Eastern and Southern Africa 1973 (3).

Ethiopia: Characteristic posture of the shepherd - leaning on their staff cloaked in worn out cloths, the little ones wearing nothing.

In front of us the mountains already loomed, the more than 2000 meters high plateau where we had to go to. Gradually the road began to rise, became more and more stony and was cut up by many rivulets. Partly rolling over the loose stones we had to walk down, wading and climbing up again.
At our break we cooked our last bit of rice, dried dates and some sugar that was all we had in our panniers. The air became increasingly cooler, nature more exuberant, birds, butterflies, monkeys in lush green. The height of the pass seemed to lie in front of us. When we arrived there the road turned to the other side, and endlessly zigzagging it went upwards. From exhaustion, the bicycle, which we had to push on steep parts with loose stones, often slipped out of my hands and I almost failed the power to pick it up again. No food and no fuel left, no villages no water. Finally at the fall of darkness, we reached the top. All of a sudden we were surrounded by little boys. "Here is a hotel" one of them pointed out, another one got some rolls for us and the third one ran away with our empty oil can to fetch some fuel for us.
Also the schoolmaster came and offered us "tej" a sweet honey wine, and "injera" a spongey pancake the size of a bicycle wheel. The lady hotel owner brought us a bottle of water for our "bath" and had beds - with flees - in small rooms for 1 person.
As flat as a pancake, a French trekker in Sudan described to us the plateau, which comprises a great part of Ethiopia. The well-known unreliable information of motorised travellers who go too fast to survey the things. There was not one meter flat up there. It was indeed quite a bit cooler, a boon after the 45 degrees in Sudan.
In front of us walked a man and a woman, she in traditional clothes, white loose dress with colourful borders, he in shorts and the stick over his shoulder, he grabbed with both hands the ends, like all men do here. Suddenly the woman began to scream, the man raised his stick immediately. They looked around and all of us had to laugh. "Tenesteli" we shouted and they bowed and scraped. The schoolmaster had taught us some Amharic and it seemed like a real magic word. Nobody ran away anymore, everybody bowed and smiled.

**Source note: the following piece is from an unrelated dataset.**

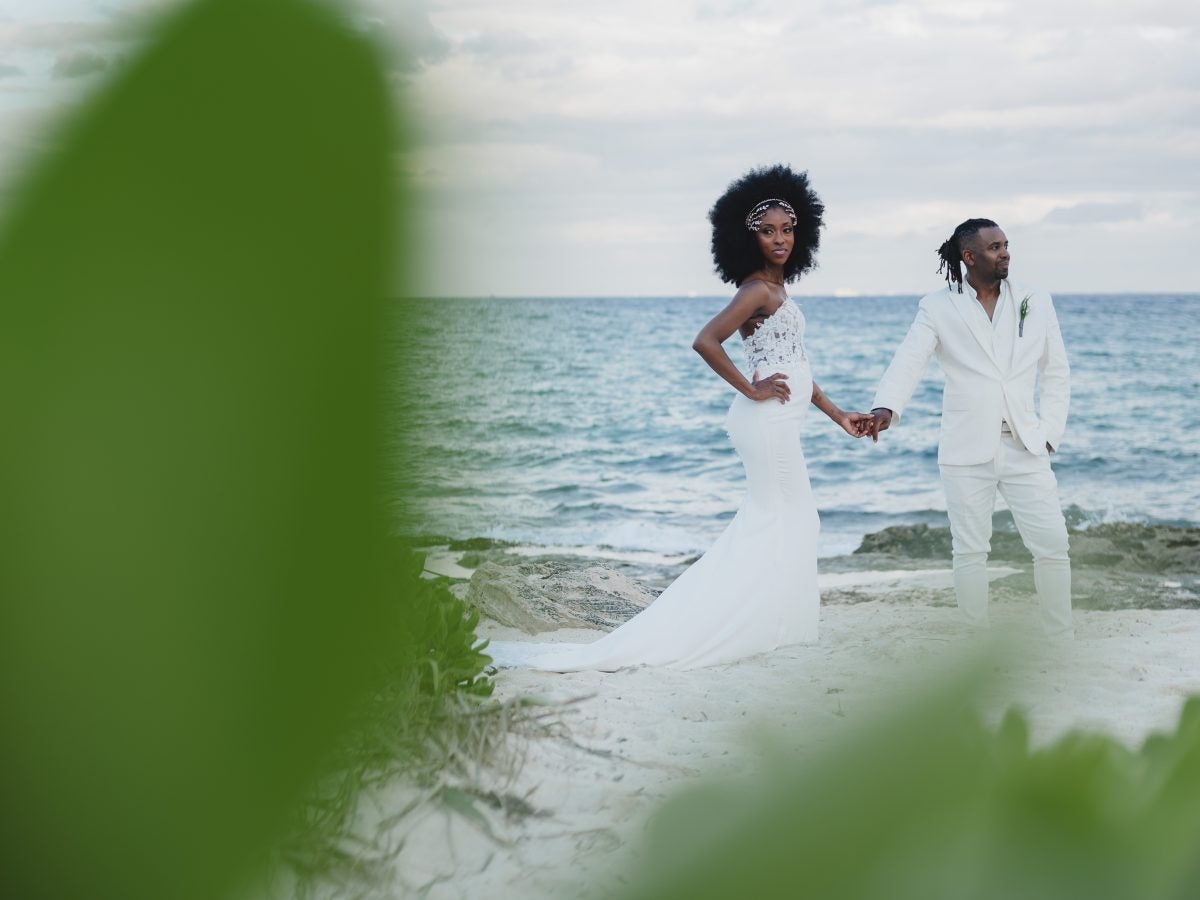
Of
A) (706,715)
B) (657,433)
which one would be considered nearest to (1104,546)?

Ethiopia: The village chief first offered us a hut when we wanted to put up our tent in their village. At night he slept before the tent to protect us against bandits!

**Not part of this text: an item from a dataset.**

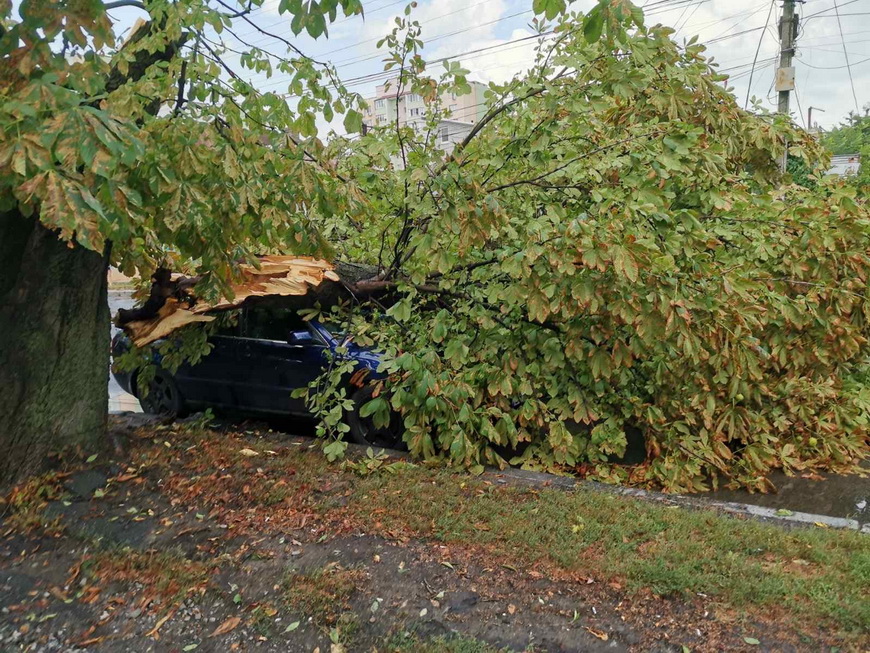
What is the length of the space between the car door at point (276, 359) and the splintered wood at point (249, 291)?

When we entered Gondar, for us the first town, the secondary school was out, streams of youngsters on the road. At the postoffice, we were going to collect the mail - the square filled with people. "We have never seen tourists on bicycles!" they said in surprise.
Everywhere where we walked through the city, the next day, we heard them murmur: "Cycle, cycle, cycle" All the children wanted to shake hands with us. "This one also", the boy pointed at a kiddy about two feet tall in a ragged shirt, who already stretched out his hand.
On Saturday from far and wide people streamed into the market all on foot. Not many kinds of food were available, we only could stock tomatoes, onions, oranges and a gourd filled with honey - with the bees still in it. The gallows towered high above the market bustle. We were no longer surprised in this medieval country.
We will never make it": Henny said to the policeman, who had to write our exit visa in the passports, "to cycle within 15 days to the border is impossible." We saw the 1000 km before us, as we had already experienced the roads up to here in Addis Ababa; mountainous, crushed to loose sand with loose stones, and when improved, it was done with such, coarse and sharp gravel that within three days a new tyre was already gone to pieces, and Henny had to sow patches on it.